● Directive
Duplicate the lines that begin with the first line and end with the line containing "77 centimetres", with both of those lines included.

== Record set

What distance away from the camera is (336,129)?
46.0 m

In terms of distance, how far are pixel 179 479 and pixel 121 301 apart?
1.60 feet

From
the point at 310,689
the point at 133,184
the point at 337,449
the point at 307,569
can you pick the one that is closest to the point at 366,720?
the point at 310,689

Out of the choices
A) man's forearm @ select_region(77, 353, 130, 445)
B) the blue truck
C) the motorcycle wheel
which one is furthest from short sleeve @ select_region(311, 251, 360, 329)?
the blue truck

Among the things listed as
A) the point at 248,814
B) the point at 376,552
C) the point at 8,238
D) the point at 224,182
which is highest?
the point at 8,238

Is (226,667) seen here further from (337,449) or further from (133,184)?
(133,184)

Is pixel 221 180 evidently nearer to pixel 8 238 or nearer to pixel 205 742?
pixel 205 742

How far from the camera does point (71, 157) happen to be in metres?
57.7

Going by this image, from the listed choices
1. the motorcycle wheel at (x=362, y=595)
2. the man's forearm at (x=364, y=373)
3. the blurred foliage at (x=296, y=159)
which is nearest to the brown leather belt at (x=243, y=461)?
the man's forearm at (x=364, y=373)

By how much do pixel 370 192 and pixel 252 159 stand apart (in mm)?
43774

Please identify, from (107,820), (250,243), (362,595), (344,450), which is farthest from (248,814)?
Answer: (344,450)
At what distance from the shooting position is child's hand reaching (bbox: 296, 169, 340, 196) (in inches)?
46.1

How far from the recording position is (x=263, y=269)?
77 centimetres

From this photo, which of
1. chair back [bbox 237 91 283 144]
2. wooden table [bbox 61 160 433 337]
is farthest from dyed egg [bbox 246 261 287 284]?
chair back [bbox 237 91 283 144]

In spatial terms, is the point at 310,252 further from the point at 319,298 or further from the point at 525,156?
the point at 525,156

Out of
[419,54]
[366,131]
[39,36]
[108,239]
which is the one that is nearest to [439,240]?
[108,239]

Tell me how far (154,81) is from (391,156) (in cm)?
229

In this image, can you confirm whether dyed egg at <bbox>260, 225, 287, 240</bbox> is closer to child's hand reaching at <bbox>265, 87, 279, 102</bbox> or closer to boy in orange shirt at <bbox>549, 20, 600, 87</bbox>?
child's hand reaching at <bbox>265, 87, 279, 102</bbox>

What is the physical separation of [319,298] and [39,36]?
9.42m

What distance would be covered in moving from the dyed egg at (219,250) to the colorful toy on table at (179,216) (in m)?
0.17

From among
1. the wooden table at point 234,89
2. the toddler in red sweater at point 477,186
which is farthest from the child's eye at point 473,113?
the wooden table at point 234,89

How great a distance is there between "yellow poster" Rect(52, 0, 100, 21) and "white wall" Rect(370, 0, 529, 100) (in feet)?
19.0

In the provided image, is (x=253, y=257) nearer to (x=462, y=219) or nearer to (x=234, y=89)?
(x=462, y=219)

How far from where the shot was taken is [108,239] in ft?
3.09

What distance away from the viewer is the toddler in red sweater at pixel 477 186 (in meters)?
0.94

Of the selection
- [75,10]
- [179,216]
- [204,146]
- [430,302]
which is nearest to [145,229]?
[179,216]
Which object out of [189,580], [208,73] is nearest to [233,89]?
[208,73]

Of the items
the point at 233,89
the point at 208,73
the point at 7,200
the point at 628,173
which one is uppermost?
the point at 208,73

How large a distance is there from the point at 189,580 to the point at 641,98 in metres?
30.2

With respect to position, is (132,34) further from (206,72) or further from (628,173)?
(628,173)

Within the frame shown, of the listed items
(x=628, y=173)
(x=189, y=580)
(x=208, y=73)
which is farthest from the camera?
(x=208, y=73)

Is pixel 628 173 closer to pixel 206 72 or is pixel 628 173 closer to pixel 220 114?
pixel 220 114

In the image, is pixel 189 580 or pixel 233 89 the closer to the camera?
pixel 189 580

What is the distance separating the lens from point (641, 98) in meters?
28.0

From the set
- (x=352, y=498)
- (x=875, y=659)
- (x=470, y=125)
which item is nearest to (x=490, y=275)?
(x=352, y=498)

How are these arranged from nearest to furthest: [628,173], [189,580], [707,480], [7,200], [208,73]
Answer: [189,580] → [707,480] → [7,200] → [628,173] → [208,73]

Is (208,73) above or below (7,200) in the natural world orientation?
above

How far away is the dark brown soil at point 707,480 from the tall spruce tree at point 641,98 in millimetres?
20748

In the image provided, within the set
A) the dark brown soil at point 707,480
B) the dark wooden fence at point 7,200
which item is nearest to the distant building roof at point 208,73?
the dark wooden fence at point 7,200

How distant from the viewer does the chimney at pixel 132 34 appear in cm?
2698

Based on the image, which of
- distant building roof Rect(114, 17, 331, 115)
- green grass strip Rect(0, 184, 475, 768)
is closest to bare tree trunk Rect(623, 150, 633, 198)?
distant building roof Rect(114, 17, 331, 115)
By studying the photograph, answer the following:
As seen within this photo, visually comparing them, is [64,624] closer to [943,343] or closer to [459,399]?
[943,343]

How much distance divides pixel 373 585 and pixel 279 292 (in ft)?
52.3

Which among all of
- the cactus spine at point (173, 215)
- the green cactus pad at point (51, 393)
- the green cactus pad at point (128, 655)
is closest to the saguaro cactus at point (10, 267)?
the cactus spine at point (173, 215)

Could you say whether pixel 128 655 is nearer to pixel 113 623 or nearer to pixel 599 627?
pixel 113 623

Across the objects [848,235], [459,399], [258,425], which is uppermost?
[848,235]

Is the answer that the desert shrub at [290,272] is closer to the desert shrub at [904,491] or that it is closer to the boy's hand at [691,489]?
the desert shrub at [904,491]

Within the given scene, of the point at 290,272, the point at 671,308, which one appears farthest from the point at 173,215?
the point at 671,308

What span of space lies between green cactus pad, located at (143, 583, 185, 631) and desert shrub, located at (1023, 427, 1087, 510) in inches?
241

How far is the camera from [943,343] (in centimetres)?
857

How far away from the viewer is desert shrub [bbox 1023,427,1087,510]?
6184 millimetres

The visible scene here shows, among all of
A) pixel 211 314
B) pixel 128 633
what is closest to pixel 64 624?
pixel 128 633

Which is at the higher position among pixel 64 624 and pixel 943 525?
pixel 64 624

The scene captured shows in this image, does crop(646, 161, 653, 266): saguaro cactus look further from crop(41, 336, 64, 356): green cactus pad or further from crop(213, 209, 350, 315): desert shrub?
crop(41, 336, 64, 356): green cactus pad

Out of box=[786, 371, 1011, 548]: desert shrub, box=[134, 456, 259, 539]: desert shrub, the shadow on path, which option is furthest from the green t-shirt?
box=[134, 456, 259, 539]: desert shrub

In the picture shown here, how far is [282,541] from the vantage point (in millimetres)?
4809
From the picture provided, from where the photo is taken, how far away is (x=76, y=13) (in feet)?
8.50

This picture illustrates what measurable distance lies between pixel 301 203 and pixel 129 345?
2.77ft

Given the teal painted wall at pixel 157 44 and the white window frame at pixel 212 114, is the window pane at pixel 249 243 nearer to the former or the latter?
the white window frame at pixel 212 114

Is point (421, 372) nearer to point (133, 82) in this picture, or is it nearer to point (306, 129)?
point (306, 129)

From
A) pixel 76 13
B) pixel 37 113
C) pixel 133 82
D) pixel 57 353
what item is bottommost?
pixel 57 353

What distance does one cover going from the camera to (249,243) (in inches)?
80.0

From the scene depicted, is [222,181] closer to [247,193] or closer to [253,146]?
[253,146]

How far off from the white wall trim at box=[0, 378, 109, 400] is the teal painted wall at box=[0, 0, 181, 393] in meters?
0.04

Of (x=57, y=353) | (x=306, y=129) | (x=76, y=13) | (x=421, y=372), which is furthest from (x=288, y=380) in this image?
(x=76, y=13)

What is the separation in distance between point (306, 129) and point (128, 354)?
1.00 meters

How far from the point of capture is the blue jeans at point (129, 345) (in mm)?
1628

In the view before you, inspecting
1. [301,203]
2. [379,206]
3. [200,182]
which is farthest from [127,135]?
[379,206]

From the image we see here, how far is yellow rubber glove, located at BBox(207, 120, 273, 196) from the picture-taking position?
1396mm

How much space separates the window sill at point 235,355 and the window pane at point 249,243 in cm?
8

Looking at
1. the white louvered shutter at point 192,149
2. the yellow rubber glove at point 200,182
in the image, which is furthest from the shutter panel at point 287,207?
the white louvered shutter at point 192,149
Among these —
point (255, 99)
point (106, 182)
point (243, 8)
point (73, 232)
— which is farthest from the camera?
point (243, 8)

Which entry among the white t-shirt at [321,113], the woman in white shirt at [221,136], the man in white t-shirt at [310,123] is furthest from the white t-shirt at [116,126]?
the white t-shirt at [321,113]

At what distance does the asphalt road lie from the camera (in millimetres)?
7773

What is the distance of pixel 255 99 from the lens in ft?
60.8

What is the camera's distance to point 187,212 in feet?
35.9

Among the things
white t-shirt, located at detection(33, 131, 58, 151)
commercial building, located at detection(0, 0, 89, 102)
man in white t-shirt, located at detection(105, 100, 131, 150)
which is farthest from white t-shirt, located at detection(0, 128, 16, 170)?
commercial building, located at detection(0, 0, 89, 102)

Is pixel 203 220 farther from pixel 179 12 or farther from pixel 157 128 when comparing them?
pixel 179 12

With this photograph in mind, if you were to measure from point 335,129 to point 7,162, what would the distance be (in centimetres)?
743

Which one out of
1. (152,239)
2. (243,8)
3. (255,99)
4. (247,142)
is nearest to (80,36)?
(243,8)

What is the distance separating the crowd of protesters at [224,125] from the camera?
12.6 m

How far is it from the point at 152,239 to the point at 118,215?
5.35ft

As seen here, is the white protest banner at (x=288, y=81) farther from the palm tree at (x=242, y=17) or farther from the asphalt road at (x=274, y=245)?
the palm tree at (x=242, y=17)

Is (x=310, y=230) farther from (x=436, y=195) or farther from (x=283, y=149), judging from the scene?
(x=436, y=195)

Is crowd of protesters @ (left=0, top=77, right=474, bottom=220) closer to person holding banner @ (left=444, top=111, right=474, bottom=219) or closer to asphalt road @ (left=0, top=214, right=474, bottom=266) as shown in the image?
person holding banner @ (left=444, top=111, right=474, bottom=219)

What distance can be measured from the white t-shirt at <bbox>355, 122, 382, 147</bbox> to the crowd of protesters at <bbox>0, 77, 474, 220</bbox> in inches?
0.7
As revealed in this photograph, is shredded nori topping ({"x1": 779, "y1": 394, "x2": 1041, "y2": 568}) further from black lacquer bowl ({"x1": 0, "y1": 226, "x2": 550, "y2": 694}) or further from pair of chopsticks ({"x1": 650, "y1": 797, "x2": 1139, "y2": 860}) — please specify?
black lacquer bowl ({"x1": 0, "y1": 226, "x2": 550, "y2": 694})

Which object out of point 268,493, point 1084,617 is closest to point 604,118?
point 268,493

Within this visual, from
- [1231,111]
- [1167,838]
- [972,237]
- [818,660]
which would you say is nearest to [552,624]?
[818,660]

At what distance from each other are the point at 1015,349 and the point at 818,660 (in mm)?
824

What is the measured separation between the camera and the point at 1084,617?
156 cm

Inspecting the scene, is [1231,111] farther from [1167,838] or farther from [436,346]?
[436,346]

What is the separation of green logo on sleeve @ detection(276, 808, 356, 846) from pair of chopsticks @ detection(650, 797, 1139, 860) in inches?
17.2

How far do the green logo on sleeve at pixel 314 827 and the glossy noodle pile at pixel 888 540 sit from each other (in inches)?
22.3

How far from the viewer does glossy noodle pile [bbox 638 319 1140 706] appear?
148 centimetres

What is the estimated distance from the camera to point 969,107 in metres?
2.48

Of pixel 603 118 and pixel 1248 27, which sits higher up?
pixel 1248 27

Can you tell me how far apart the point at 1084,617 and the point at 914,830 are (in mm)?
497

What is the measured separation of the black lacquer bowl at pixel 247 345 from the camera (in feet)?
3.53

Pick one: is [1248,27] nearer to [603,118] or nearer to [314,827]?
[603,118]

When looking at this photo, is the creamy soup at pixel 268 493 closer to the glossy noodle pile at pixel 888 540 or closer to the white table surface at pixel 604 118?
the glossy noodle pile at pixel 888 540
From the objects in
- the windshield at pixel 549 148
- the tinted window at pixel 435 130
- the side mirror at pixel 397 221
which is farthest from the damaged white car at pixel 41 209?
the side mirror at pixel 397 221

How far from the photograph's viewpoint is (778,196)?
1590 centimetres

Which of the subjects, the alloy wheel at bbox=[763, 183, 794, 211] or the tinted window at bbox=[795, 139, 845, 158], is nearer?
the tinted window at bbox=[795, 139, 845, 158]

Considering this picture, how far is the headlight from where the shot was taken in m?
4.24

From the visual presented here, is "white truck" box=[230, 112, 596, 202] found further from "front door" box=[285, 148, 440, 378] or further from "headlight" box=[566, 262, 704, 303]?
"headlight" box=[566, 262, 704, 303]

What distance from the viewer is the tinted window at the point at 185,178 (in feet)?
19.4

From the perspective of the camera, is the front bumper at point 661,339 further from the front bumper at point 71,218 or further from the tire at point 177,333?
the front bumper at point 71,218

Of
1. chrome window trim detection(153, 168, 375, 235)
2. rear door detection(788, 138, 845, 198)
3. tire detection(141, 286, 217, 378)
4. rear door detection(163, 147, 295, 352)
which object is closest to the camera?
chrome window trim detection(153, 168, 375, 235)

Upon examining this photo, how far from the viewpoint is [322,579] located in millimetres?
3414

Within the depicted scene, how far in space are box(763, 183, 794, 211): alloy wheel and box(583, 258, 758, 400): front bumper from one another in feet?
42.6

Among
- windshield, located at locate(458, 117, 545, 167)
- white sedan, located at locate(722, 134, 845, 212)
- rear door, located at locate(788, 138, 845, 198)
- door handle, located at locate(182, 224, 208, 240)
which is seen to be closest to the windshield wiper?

====

● Exercise answer
What distance away from the camera is (336,129)?
46.0 m

In terms of distance, how far are pixel 179 479 and pixel 121 301 apart?
1.60 feet

From
the point at 310,689
the point at 133,184
the point at 337,449
the point at 307,569
can you pick the one that is closest to the point at 366,720?
the point at 310,689

Out of the choices
A) man's forearm @ select_region(77, 353, 130, 445)
B) the blue truck
C) the motorcycle wheel
which one is furthest from short sleeve @ select_region(311, 251, 360, 329)?
the blue truck

Among the things listed as
A) the point at 248,814
B) the point at 376,552
C) the point at 8,238
D) the point at 224,182
which is highest?
the point at 8,238

Is (226,667) seen here further from (337,449) or further from (133,184)?
(133,184)

Is pixel 221 180 evidently nearer to pixel 8 238 or nearer to pixel 205 742?
pixel 205 742

How far from the camera does point (71, 157) happen to be in metres?
57.7

Going by this image, from the listed choices
1. the motorcycle wheel at (x=362, y=595)
2. the man's forearm at (x=364, y=373)
3. the blurred foliage at (x=296, y=159)
which is nearest to the brown leather belt at (x=243, y=461)?
the man's forearm at (x=364, y=373)

By how much do pixel 370 192 and pixel 252 159 stand apart (in mm)?
43774

Please identify, from (107,820), (250,243), (362,595), (344,450), which is farthest from (248,814)?
Answer: (344,450)
At what distance from the shooting position is child's hand reaching (bbox: 296, 169, 340, 196) (in inches)?
46.1

How far from the recording position is (x=263, y=269)?
77 centimetres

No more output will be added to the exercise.